1. Mariée à un duc invisible, Antoinette de Langeais attire le général de Montriveau dans ses filets de sainte-nitouche, attise son désir par des regards expressifs, câlineries de voix, gestes de coquette, tout en prétextant la bienséance mondaine pour se refuser à lui. 2. Rendu fou par ses dérobades, Montriveau kidnappe la duchesse au sortir d'un bal, la séquestre et menace de la marquer au fer rouge pour la punir, puis la libère sans passer à l'acte. 3. Emue d'être épargnée, la duchesse s'avoue éprise et prête à se déshonorer, mais c'est l'officier qui la snobe, persuadé qu'elle continue à l'ensorceler, pour ne rien lui céder. 4. Après s'être heurtée à la porte close de son virtuel amant, Antoinette de Langeais se cloître dans un carmel d'où Montriveau, repentant, va tenter de l'arracher...

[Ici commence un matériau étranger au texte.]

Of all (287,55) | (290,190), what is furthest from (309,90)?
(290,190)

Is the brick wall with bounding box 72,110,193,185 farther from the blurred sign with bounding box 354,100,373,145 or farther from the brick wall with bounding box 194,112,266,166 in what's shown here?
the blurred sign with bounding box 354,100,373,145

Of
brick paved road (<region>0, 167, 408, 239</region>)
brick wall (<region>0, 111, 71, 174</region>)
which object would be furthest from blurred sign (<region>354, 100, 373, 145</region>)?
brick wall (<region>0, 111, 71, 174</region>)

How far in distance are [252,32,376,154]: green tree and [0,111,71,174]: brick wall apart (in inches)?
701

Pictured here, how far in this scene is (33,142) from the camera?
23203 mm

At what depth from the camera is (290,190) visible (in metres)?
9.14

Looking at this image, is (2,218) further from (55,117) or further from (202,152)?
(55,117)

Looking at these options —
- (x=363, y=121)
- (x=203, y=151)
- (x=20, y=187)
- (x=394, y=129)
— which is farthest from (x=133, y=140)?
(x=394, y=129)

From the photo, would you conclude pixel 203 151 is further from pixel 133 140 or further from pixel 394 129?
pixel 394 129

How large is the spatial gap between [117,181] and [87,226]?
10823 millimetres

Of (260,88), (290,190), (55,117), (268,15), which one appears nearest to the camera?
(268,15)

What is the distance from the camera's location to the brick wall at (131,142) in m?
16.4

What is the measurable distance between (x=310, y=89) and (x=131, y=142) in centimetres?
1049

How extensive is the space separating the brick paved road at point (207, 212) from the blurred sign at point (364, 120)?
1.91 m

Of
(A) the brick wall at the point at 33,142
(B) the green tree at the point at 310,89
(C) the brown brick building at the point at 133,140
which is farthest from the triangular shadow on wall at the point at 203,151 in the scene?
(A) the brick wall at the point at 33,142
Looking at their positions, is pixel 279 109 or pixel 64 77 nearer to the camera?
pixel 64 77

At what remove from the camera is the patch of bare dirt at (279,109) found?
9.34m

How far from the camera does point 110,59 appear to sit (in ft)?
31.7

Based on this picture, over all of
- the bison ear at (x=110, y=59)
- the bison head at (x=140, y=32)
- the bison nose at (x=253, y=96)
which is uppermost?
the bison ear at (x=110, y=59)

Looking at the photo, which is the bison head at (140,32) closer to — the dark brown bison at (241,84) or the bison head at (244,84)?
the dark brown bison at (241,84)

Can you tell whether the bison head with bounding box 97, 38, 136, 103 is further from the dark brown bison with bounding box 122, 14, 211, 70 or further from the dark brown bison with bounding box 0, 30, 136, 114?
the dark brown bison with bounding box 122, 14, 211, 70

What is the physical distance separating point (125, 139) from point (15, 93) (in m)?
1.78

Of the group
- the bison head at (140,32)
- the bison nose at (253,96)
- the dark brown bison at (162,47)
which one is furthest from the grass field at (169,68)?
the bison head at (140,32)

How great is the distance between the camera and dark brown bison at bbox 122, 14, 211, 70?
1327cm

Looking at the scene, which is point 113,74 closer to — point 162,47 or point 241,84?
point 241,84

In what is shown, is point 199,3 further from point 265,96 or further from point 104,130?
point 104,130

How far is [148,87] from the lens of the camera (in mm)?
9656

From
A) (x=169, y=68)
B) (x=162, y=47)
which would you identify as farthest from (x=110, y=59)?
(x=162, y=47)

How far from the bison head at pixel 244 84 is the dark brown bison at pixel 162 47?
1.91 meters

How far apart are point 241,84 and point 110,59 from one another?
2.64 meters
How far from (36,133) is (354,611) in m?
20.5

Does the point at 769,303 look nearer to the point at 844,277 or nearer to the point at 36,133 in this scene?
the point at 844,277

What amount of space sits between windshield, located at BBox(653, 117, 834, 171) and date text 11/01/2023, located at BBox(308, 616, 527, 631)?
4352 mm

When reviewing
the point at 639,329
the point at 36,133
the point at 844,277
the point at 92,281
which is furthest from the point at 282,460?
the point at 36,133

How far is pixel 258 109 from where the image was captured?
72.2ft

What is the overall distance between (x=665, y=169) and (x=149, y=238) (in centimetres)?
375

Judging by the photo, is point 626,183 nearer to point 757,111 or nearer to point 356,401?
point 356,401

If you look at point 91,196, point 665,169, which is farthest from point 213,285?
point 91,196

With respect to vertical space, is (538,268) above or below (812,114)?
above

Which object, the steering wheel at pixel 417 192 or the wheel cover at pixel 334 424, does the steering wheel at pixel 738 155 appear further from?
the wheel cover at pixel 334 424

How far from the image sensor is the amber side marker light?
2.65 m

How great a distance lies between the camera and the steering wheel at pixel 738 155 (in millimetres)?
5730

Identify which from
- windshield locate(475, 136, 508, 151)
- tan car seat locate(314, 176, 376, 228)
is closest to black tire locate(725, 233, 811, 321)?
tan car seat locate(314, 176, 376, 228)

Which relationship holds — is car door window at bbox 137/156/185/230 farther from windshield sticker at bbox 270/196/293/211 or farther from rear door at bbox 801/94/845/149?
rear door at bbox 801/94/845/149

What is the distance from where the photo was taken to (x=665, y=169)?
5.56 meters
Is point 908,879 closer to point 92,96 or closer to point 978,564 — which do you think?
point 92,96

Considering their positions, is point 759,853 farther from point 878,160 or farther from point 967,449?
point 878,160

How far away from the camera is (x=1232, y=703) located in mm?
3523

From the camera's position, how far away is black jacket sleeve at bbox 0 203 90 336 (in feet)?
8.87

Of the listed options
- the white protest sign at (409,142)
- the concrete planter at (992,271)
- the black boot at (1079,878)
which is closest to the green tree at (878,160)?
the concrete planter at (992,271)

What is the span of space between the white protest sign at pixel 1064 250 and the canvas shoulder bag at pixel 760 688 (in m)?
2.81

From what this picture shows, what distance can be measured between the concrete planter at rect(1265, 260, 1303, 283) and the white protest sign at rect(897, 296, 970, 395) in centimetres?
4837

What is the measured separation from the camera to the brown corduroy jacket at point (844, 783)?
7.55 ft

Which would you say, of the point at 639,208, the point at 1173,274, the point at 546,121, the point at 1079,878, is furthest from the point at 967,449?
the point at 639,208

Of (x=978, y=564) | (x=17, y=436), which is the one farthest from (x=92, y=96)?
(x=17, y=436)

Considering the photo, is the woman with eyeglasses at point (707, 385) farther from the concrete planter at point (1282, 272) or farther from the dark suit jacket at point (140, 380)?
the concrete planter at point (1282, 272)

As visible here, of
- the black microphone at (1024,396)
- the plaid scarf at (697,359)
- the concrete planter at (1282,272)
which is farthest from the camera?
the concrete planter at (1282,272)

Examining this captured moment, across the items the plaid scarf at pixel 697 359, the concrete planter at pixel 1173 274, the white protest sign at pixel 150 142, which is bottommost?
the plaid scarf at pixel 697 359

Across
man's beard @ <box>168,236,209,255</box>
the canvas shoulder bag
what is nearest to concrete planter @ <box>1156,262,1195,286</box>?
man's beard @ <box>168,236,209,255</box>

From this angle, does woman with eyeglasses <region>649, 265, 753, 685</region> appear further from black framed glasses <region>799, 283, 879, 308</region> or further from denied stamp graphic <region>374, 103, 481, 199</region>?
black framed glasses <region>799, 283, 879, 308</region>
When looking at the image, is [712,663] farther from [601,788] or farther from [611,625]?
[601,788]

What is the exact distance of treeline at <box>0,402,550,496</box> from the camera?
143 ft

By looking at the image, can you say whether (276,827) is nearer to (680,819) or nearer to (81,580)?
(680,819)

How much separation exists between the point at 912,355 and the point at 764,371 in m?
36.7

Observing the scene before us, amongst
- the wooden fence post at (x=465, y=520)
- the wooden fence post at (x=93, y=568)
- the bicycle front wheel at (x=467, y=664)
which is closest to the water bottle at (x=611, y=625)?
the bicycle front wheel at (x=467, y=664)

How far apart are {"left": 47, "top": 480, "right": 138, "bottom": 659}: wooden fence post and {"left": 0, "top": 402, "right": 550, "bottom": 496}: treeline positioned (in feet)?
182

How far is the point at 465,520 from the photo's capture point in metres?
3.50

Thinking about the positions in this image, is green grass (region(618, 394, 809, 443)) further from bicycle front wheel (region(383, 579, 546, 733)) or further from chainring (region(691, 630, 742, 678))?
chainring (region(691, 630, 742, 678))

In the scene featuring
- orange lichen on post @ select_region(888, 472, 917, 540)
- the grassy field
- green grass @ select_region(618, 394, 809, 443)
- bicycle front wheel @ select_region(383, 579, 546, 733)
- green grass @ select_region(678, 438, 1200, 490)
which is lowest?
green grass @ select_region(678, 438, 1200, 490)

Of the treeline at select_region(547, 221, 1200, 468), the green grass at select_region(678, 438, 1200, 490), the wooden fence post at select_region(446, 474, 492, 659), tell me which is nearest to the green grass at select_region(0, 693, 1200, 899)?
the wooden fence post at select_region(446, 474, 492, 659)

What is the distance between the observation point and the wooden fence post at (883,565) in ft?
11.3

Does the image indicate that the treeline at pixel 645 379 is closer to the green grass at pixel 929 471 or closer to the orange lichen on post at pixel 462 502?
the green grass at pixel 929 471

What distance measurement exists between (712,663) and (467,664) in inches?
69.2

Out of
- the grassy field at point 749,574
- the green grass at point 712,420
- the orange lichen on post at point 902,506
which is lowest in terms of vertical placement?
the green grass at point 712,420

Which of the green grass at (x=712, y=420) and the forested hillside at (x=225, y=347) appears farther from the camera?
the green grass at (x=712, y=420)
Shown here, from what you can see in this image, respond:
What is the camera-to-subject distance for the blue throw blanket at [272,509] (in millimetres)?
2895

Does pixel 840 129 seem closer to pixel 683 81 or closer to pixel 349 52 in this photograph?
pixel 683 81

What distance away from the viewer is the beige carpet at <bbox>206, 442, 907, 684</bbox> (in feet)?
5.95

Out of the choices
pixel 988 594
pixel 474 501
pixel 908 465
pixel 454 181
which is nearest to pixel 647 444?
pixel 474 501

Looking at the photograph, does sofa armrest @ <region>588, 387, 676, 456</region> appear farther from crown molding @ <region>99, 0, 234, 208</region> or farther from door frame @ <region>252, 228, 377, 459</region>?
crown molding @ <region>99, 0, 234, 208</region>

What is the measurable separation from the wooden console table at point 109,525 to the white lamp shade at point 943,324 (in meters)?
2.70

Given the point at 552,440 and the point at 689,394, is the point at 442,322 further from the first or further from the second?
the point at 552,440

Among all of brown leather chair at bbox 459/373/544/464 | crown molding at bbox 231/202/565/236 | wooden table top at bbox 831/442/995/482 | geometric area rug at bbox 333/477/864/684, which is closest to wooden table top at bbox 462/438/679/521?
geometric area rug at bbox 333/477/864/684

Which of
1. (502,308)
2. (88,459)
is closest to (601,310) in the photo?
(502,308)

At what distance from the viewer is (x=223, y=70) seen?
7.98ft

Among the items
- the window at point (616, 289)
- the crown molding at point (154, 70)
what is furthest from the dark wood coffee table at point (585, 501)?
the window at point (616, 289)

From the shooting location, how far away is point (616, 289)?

Entre Rivette et Balzac, c'est une vieille histoire. Le goût des sociétés secrètes et des ténébreuses affaires, chez le cinéaste, que l'on trouve dès son premier film, Paris nous appartient (1960), que l'on repère ensuite dans Out One (1971), Le Pont du Nord (1982), Secret défense (1998), explique sa fascination pour l'Histoire des Treize tissée par le romancier, dont La Duchesse de Langeais est l'un des trois volets. Après ces sous-entendus de connivence avec les conspirations visant à abattre le pouvoir, celle par laquelle les insurgés napoléoniens de La Comédie humaine menacent l'aristocratie de la Restauration, celle des gauchistes de Mai 68 dans Out One, Jacques Rivette aura adapté Le Chef-d'oeuvre inconnu, où le peintre Frenhofer dénude son modèle, dans La Belle Noiseuse (1991).
L'ALCHIMIE DES PLANCHES
Ce constat machiavélique d'une déclaration qui, par deux fois (l'une venant d'elle, l'autre de lui) arrive trop tard, nous ramène à la manière dont Jacques Rivette a souvent dépeint le couple : un homme et une femme se livrant à un jeu dangereux, une guerre fatale, entre fausses vérités et faux mensonges, dont ils sont à tour de rôle la victime et le démiurge, et qui, lorsque l'énigme livre sa clé, se termine par la mort de l'héroïne, condamnée à ne plus être qu'un fantôme, ou ici "un poème". A la fois innocente et perverse, magicienne et prisonnière, manipulatrice et sadisée, "victime et tyran", comme l'écrit Balzac dans un autre récit, La Femme de trente ans, les héroïnes de Rivette (chastes, libertines, métamorphosées ou emprisonnées, comme Suzanne Simonin, la religieuse de Denis Diderot, en 1966) sont condamnées, quoi qu'elles fassent, à "une égale somme de malheurs".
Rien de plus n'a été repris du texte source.